Zweites Dopingopfer-Hilfegesetz dank DOH

2018 war Misersky wegen unüberbrückbarer Differenzen mit der damaligen Vorsitzenden Geipel aus der Doping-Opfer-Hilfe (DOH) ausgetreten. "Es ist wichtig, dass man für die Opfer von Missbrauch und Doping entsprechende Lösungen findet", forderte von Cramon im Dlf.
Nach 2016 habe man die Situation für die Dopingopfer der DDR enorm verbessert. Die Grünen-Politikerin verwies damit auf das zweite Dopingopfer-Hilfegesetz, welches im Juli 2016 die gesetzliche Grundlage dafür geschaffen hatte, dass DDR-Dopingopfer, die die Anspruchsvoraussetzungen erfüllen, aber aus dem ersten Fonds keine Zahlung erhalten hatten, dennoch 10.500 Euro als einmalige Hilfe beziehen konnten.
Zum Großteil daran beteiligt war die Doping-Opfer-Hilfe, deren Mitstreiter Geipel und Misersky waren. Inzwischen hat sich die Gruppe entzweit, einige weitere Mitstreiter sind im vergangenen Jahr verstorben. Dass es zum Bruch kam, habe nach Ansicht von Viola von Cramon offenbar mit der Person von Ines Geipel zu tun, wie sie im Dlf sagte.
Die Auseinandersetzung um die Deutung dieses Streits wird auch auf medialer Ebene geführt. Die FAZ sieht die Gefahr, dass die Geschichte des DDR-Dopingssystems an der Person von Ines Geipel neu verhandelt werde. Das Wieder-Infragestellen von bereits gewonnen Erkenntnissen, darunter die Frage des Zwangs im System werde auch durch Zweifel an Geipels persönlicher Geschichte getragen.
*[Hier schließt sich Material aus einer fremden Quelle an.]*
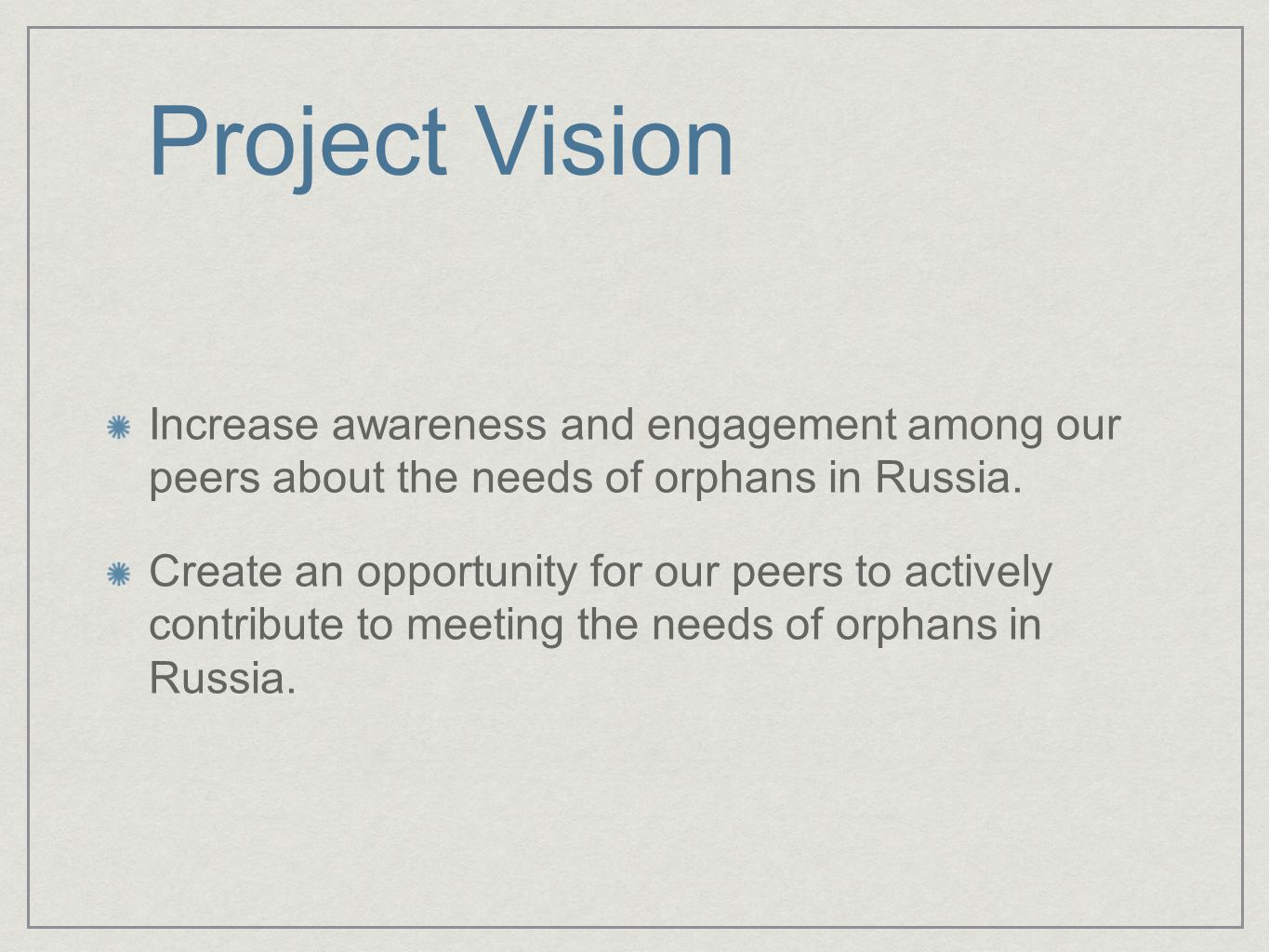 Project Vision

Increase awareness and engagement among our peers about the needs of orphans in Russia.

Create an opportunity for our peers to actively contribute to meeting the needs of orphans in Russia.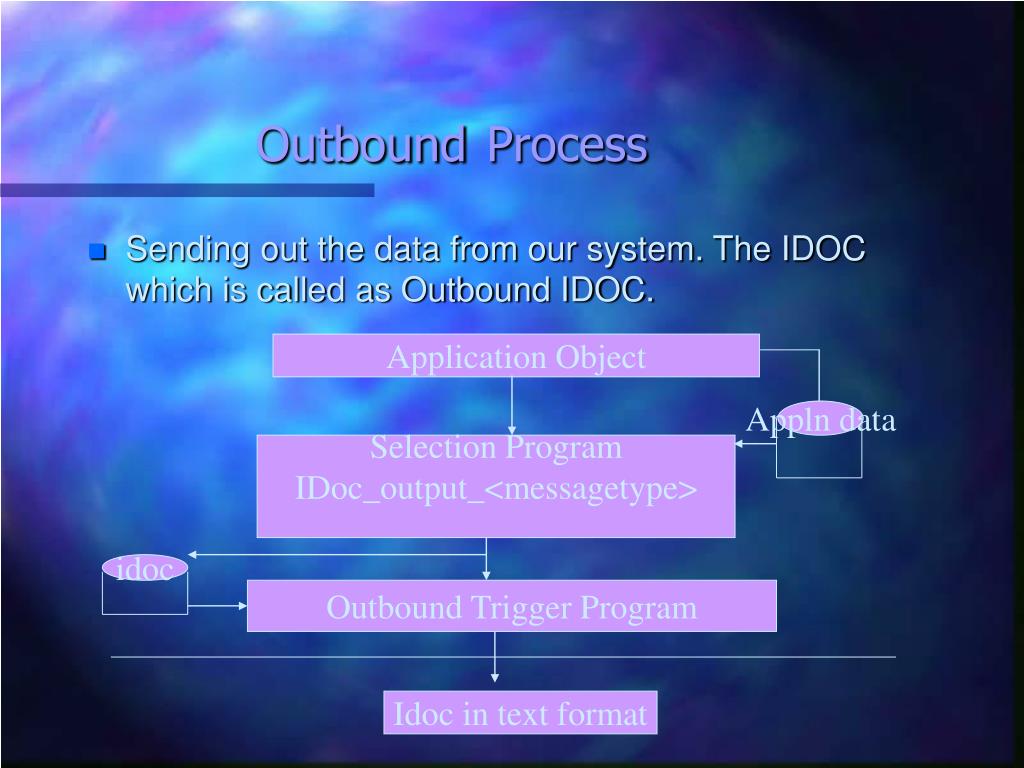 Outbound Process

Sending out the data from our system. The IDOC which is called as Outbound IDOC.

Application Object

Appln data

Selection Program
IDoc_output_<messagetype>

idoc

Outbound Trigger Program

Idoc in text format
Ist Geipel Ziel einer Kampagne?

Der Spiegel wiederum betitelte seinen jüngsten Text dazu mit "Ines Geipel und der schwierige Umgang mit der Wahrheit" und bezeichnet darin zwei FAZ-Redakteure als Geipels Helfer gegen Misersky. Der Ton ist auch auf der Ebene rau. Auch in einer früheren Spiegel-Geschichte aus dem Jahr 2022 kommt die Publizistin und frühere DDR-Leistungssportlerin nicht gut weg. Geipel sieht das alles als Teil einer schon länger laufenden Kampagne gegen sich selbst.
Der Streit hat zuletzt an Fahrt aufgenommen, weil Ines Geipel am 24.02.23 in Leipzig für ihre schriftstellerische Leistung den Erich-Loest-Preis verliehen bekommen hatte und wegen der jüngsten MDR-Dokumentation. Diese hatte Henner Misersky und EX-DDR-Bahnradfahrer Uwe Trömer zu Wort kommen lassen. Der 45-minütige Film ist sehr umstritten, weil er nur die Darstellung Miserskys und Trömers abbildet. Ines Geipel war zwar generell für ein Gespräch angefragt worden, was sie abgelehnt hatte, aber zu den einzelnen Vorwürfen, die erhoben werden, wurde sie dann nicht mehr nochmal konkret befragt.